In the mid-80s, as he became an arthouse perennial through modest hits Choose Me and Trouble in Mind, he also became more willing to reconcile with the work he had not addressed in his wunderkind moments of 1977. He would tell writer Neil McGlone, “I was hooked and humbled by the whole experience [of making Premonition]; encouraged that I knew enough to make a film and depressed I didn’t know what to put in it…A few years later (I forget exactly when), I got a call from an acquaintance working on [Terror Circus]. Did I want to reshoot the entire movie in a week? Seems after creating unusable footage, the director quit with crew and mostly amateur cast prepaid for five more days. I never read the script or saw the results, but it was another useful learning experience…”
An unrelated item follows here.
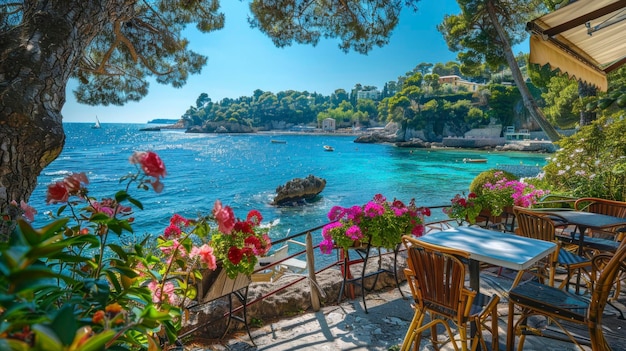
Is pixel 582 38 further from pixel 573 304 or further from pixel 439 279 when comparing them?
pixel 439 279

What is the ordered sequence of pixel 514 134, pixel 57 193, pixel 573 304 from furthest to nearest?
pixel 514 134, pixel 573 304, pixel 57 193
Rudolph’s subsequent films would further establish his company of collaborators and his slightly-dream-world approach to storytelling, even though most filmgoers of the time would more likely recognize him as being mistaken for Martin Scorsese in the opening credits of mentor Robert Altman’s 1992 Hollywood satire The Player. (“No, but I know Harvey Keitel!”) The aforementioned Shep Gordon would underwrite several projects, including the script he had worked on since Premonition but set aside to make Remember, an ensemble piece about expat American artists in ‘20s Paris, The Moderns. His biggest hit would be a film he did not write, and only took over directing after a week’s shooting (much like his experience on Terror Circus), the 1991 mystery Mortal Thoughts starring then it-couple Bruce Willis and Demi Moore, grossing a modest $19 million. A grateful Willis subsequently self-financed another dream project of Rudolph’s, an adaptation of Kurt Vonnegut’s Breakfast of Champions. He would rarely receive any awards of his own, but would steer Jennifer Jason Leigh to acting nominations in the Golden Globes and the Independent Spirit Awards for Mrs. Parker and the Vicious Circle, and Julie Christie to an Academy Award nomination for Best Actress for Afterglow. While he stopped making films after his 2002 film The Secret Life of Dentists, starring another real-life couple, Campbell Scott and Hope Davis, to focus on painting, he resumed in 2017 with Ray Meets Helen, the final film credit for Sondra Locke, an actress often remembered for her collaborations with a longtime companion.

Rudolph has never forgotten his love of Remember. When interviewer David Noh brought it up, he replied with elation, “You’ve seen Remember My Name? That may be the best film I ever made. It’s not available anywhere and it barely got released. A wonderful guy named Mike Kaplan released it and he would call me up and say, ‘OK, this year we’re gonna open in Philadelphia, and next year we get to San Francisco.’ That was an important experience in my then new film life, and of course it got completely ignored and nobody really saw it. Its funny, when you look back and think, ‘Who knows? If anybody had seen that movie and said some things about it, it might have changed me.’ But I don’t know if anything ever changes you—bodily fluids seek their own level. You get there one way or another, for better or worse.”